In a data engineering pipeline the design of the underlying source files will inevitably change at some point in time. This might be well communicated or it might not be.
Schema evolution is the term used to describe the process of adapting a pipeline to a change in requirements, such as the scenario described above. It could incorporate:
- Adding / removing fields
- Changing data types
For example, a third party API makes changes to its payload so a field which was previously an integer is now a string. This could then cause errors in the transform stage of an ELT pipeline.
There are 2 key approaches to schema evolution: forward compatibility and backward compatibility.
- Forward compatibility means the new data structure is designed to work with older versions of the schema,
- Whereas backwards compatibility means the older data is still usable in the new schema design.
Defining a schema
There are two methods to managing schema: schema-on-write or schema-on read.

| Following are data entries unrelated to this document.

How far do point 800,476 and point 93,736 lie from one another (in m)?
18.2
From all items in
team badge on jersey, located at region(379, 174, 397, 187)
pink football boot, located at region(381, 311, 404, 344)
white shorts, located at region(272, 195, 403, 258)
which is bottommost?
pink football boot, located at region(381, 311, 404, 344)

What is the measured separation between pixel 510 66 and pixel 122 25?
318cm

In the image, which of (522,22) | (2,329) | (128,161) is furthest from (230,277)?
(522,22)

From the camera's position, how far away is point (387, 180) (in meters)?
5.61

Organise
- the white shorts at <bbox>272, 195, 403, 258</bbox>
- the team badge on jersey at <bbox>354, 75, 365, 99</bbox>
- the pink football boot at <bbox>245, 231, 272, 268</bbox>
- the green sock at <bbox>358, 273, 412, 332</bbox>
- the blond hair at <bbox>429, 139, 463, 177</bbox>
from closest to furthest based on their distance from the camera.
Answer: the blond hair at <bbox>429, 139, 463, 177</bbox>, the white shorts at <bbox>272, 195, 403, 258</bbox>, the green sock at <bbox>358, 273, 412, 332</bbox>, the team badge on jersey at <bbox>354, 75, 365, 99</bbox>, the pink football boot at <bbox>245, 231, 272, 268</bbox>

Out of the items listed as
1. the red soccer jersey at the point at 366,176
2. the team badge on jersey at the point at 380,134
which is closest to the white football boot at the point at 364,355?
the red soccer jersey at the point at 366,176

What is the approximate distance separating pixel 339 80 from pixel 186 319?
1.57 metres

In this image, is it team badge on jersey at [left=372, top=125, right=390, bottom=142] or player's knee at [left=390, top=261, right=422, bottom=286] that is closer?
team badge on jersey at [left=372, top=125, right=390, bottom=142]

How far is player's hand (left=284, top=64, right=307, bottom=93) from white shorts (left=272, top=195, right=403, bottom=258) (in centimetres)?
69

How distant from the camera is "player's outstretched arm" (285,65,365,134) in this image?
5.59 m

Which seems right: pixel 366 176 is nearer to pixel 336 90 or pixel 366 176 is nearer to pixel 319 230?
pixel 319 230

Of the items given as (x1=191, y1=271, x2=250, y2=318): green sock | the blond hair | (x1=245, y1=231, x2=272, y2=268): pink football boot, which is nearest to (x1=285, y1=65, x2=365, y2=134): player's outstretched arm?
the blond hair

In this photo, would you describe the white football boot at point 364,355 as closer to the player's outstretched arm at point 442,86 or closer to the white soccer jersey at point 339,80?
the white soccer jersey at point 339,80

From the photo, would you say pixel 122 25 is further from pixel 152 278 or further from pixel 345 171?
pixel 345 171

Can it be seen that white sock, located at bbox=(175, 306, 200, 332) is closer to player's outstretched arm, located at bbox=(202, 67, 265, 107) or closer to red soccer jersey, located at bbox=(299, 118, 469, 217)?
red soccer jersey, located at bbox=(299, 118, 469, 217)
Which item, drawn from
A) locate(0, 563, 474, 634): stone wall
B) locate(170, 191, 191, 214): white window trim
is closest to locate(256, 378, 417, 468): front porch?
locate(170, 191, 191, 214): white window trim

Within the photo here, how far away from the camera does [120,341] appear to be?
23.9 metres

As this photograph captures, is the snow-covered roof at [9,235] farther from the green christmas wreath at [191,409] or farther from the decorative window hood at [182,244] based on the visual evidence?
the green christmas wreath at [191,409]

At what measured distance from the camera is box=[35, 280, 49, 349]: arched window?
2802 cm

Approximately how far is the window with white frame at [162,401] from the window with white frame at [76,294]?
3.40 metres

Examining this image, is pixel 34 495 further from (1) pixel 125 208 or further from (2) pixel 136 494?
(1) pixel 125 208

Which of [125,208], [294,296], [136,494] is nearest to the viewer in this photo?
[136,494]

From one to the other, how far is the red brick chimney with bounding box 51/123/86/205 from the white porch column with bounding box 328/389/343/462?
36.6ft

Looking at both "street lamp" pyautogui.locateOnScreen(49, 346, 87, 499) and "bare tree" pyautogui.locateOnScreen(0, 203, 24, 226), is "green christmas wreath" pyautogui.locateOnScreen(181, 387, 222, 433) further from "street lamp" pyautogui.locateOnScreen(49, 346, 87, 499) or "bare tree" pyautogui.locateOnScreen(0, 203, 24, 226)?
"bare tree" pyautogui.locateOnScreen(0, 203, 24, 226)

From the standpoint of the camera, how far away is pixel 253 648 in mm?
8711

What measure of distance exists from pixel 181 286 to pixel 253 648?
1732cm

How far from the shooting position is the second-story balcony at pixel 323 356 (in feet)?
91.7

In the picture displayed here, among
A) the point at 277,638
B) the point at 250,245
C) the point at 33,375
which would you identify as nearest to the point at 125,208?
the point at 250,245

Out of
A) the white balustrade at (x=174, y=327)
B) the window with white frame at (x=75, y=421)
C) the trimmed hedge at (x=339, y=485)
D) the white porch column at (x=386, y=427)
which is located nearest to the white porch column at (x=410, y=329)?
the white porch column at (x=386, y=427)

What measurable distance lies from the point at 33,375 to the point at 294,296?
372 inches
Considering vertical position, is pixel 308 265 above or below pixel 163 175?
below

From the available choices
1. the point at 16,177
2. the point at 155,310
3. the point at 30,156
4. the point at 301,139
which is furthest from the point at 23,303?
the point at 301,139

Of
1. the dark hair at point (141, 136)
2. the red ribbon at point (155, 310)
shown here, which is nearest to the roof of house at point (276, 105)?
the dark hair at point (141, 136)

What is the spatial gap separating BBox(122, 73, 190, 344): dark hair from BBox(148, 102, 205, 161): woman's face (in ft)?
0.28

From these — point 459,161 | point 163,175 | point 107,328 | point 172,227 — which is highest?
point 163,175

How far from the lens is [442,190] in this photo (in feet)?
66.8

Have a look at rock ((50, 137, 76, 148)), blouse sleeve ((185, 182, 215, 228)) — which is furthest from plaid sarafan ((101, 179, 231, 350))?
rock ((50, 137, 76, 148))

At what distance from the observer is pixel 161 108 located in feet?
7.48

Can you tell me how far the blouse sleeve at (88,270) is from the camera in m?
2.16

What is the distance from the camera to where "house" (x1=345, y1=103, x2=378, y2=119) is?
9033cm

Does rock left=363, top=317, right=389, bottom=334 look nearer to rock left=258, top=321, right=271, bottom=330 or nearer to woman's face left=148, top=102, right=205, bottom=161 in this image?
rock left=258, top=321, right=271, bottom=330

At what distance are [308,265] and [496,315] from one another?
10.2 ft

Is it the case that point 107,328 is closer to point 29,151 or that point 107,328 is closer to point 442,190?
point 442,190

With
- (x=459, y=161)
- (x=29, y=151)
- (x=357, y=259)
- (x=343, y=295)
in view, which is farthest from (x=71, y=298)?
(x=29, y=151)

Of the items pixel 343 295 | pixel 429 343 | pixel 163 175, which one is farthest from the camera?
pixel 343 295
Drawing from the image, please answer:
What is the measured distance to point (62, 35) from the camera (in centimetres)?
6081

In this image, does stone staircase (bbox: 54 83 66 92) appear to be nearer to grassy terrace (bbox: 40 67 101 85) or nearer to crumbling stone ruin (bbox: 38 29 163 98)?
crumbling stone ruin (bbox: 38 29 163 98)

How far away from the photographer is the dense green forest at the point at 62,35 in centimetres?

Feature | Schema on Write | Schema on Read |
---|---|---|
When Schema is Applied | When writing the data | When reading the data |
Flexibility | Inflexible and rigid | Really flexible (think contortionist) |
Data Integrity | Enforces data standards, super trustworthy | Not so great, risk of quality issues |
Use Case | Traditional relational databases | Data lakes |
Performance | Really quick due to predefined structure | Slower as structure is defined on processing |
Examples | Oracle, SSMS | Snowflake, Amazon S3 |
How do I choose which one?
Let's think about what the strengths and weaknesses of each method are.
Schema-on-Write
Pros:
- Data quality can definitely be relied on
- Loading is quick since structure is defined
- If the source data changes nothing will be loaded, so nothing bad can get loaded
Cons:
- Resource intensive to make small changes: adding a column could be a long task
- You might have to drop all your data to repopulate the new table - if this goes wrong there could be some major issues
- We’ve brought everything from the source because its there but might not actually need it
Schema-on-Read
Pros:
- Super flexible, great for proof of concept work
- Real time data streaming
- Allows organizations to work directly with the raw data
- Lets analysts look for insights without the initial data structure
Cons:
- It can be slow, resource intensive and expensive ( increased cloud platform costs)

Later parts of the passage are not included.